I got 0 hits! These indicates that my model cannot predict anything...

What am I doing wrong? How should I approach it?
My wish would be: Check how many the model gave me correct on, in percent (hopefully a lot), and then use the model to try it of on the test-dataset.

Sorry if the post is to long, let me know if there is something I should add/remove. 🙂

Best regards.

14 REPLIES 14

## Re: How to predict PD with logistic regression?

You have about 0.5% of your data gets a Y=1. It's not surprising that this particular logistic regression doesn't predict any observations will default. The huge mass of data that is driving the regression did not default. Try something called oversampling. Go to your favorite internet search engine and type in

logistic regression oversampling in sas

--
Paige Miller

## Re: How to predict PD with logistic regression?

When I oversample, should it be done before or after splitting the data into training and validation? I am still concerned by doing this kind of trick.

Another question; am I totally wrong by saying that I want a model which can predict a PD where I can conclude: "If pd >0.5 (50%) then default=1." Which leads me back to the topic, I want to be able to find out which applicants can be separated as possible defaulters from the time of application.

## Re: How to predict PD with logistic regression?

#### RECORD EXCERPTS
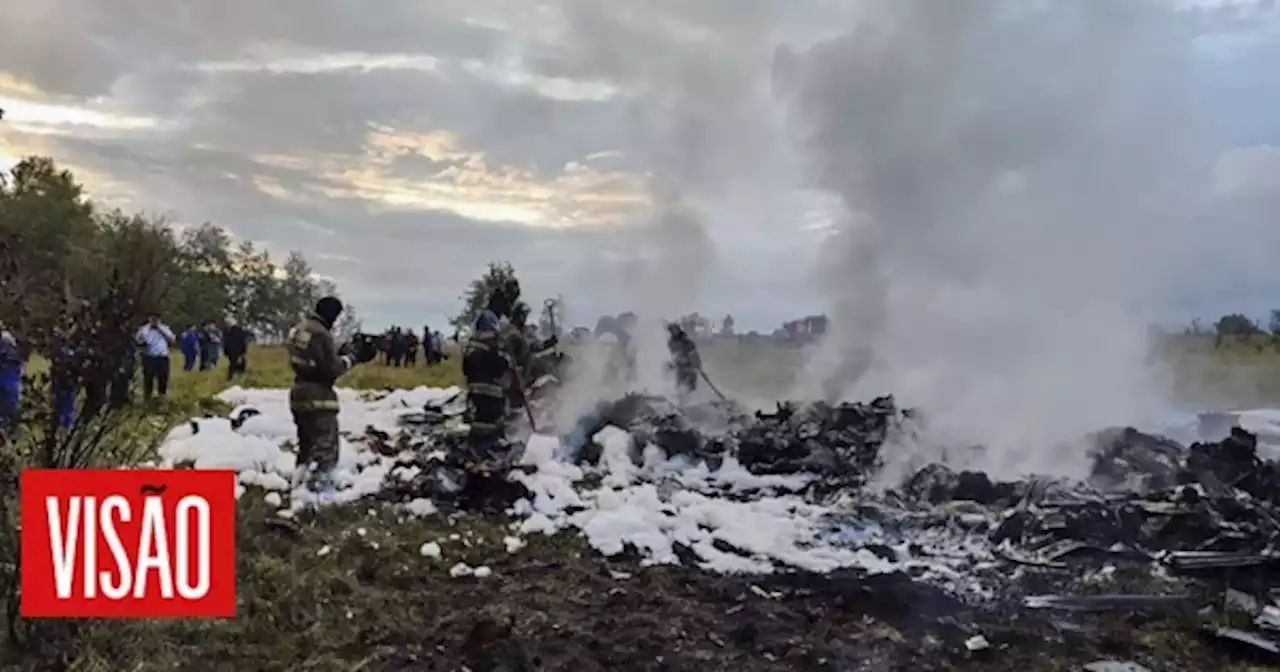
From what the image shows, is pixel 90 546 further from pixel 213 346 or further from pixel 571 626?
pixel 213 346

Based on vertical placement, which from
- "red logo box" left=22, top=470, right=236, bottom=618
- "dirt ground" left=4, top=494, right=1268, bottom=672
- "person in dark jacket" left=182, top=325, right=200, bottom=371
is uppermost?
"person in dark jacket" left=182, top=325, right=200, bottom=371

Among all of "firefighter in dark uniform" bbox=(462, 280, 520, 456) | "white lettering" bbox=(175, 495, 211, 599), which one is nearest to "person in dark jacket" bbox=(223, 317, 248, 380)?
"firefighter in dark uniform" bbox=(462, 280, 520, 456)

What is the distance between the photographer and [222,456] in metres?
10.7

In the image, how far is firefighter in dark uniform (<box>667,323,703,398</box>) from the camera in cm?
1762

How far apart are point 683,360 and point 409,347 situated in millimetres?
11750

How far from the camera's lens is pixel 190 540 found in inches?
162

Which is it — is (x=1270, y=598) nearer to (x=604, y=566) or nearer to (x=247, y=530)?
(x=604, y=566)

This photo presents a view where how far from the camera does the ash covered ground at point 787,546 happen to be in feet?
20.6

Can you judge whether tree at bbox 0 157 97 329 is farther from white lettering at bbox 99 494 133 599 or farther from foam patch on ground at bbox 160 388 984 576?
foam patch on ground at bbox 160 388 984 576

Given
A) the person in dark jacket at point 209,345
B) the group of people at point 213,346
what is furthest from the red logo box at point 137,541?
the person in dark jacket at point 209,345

--

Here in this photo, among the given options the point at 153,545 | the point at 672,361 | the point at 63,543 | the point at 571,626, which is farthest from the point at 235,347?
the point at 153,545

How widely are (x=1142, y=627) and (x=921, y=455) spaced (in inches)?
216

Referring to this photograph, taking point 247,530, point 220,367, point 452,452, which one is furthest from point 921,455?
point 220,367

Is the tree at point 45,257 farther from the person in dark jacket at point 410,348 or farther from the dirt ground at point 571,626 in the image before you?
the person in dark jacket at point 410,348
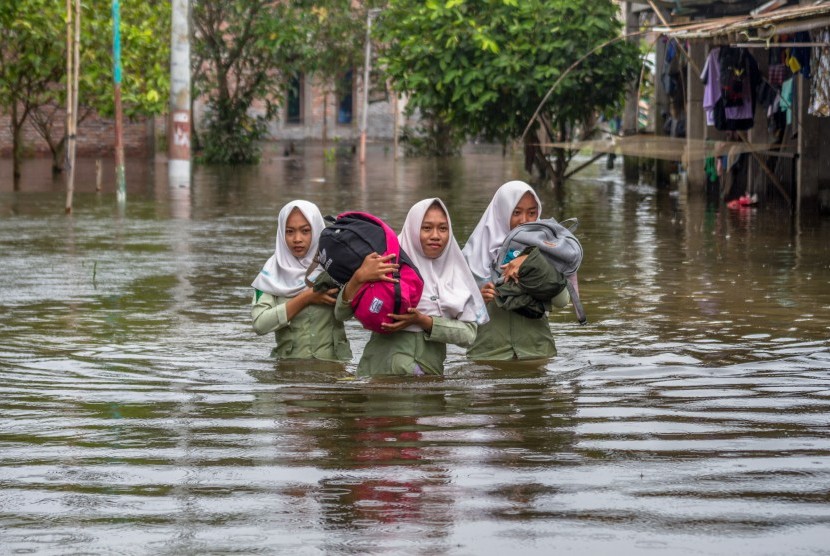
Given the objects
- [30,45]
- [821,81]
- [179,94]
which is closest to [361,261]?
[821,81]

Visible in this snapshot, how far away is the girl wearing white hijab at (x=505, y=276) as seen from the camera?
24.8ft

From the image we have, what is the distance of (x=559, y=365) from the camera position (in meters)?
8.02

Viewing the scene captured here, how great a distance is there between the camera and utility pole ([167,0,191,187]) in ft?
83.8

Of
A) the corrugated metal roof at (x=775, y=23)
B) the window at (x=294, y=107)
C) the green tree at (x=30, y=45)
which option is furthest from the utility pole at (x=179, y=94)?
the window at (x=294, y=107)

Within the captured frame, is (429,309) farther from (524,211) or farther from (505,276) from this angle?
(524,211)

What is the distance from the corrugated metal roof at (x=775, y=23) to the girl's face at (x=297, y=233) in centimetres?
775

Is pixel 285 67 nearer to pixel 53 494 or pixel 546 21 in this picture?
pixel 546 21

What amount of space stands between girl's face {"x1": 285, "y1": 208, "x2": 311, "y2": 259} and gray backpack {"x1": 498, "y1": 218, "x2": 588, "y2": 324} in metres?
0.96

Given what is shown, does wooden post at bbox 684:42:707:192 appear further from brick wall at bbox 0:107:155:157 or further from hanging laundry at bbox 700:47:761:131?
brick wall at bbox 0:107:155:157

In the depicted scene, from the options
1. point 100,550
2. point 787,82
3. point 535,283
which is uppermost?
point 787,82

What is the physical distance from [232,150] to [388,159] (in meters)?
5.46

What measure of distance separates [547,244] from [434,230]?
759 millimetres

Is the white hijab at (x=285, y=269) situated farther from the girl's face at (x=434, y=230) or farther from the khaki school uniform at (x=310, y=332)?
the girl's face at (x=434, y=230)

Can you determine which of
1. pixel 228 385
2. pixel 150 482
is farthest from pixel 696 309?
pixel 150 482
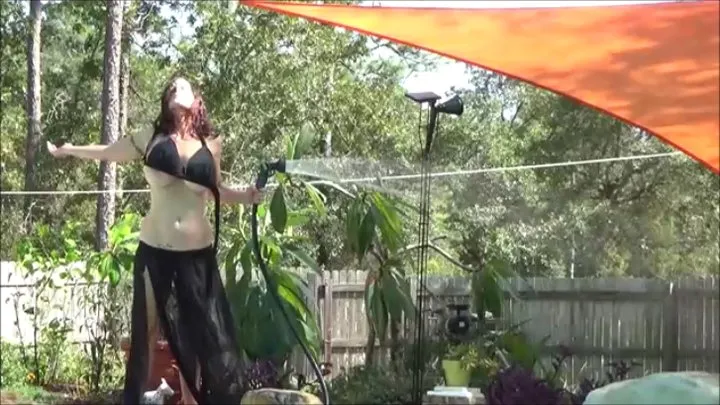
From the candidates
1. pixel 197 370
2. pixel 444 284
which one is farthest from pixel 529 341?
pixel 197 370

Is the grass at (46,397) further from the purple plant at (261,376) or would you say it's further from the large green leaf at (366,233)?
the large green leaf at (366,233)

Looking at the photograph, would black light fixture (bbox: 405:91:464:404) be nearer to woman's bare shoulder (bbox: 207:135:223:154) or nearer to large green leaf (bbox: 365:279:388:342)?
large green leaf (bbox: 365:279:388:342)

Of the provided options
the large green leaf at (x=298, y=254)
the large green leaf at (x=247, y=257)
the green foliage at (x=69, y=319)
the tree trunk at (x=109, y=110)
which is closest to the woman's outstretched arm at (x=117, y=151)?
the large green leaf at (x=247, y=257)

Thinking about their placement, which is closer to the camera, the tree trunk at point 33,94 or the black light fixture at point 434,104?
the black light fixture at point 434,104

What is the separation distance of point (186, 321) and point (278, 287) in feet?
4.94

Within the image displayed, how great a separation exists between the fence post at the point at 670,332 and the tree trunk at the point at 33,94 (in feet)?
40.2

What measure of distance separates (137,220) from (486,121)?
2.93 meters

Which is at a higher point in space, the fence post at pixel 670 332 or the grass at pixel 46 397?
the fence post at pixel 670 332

#### WHAT YOU HAVE TO DO
Extract the full forum thread about predicting default with logistic regression from above, reproducing every line word for word.

#### FULL RESPONSE
I got 0 hits! These indicates that my model cannot predict anything...

What am I doing wrong? How should I approach it?
My wish would be: Check how many the model gave me correct on, in percent (hopefully a lot), and then use the model to try it of on the test-dataset.

Sorry if the post is to long, let me know if there is something I should add/remove. 🙂

Best regards.

14 REPLIES 14

## Re: How to predict PD with logistic regression?

You have about 0.5% of your data gets a Y=1. It's not surprising that this particular logistic regression doesn't predict any observations will default. The huge mass of data that is driving the regression did not default. Try something called oversampling. Go to your favorite internet search engine and type in

logistic regression oversampling in sas

--
Paige Miller

## Re: How to predict PD with logistic regression?

When I oversample, should it be done before or after splitting the data into training and validation? I am still concerned by doing this kind of trick.

Another question; am I totally wrong by saying that I want a model which can predict a PD where I can conclude: "If pd >0.5 (50%) then default=1." Which leads me back to the topic, I want to be able to find out which applicants can be separated as possible defaulters from the time of application.

## Re: How to predict PD with logistic regression?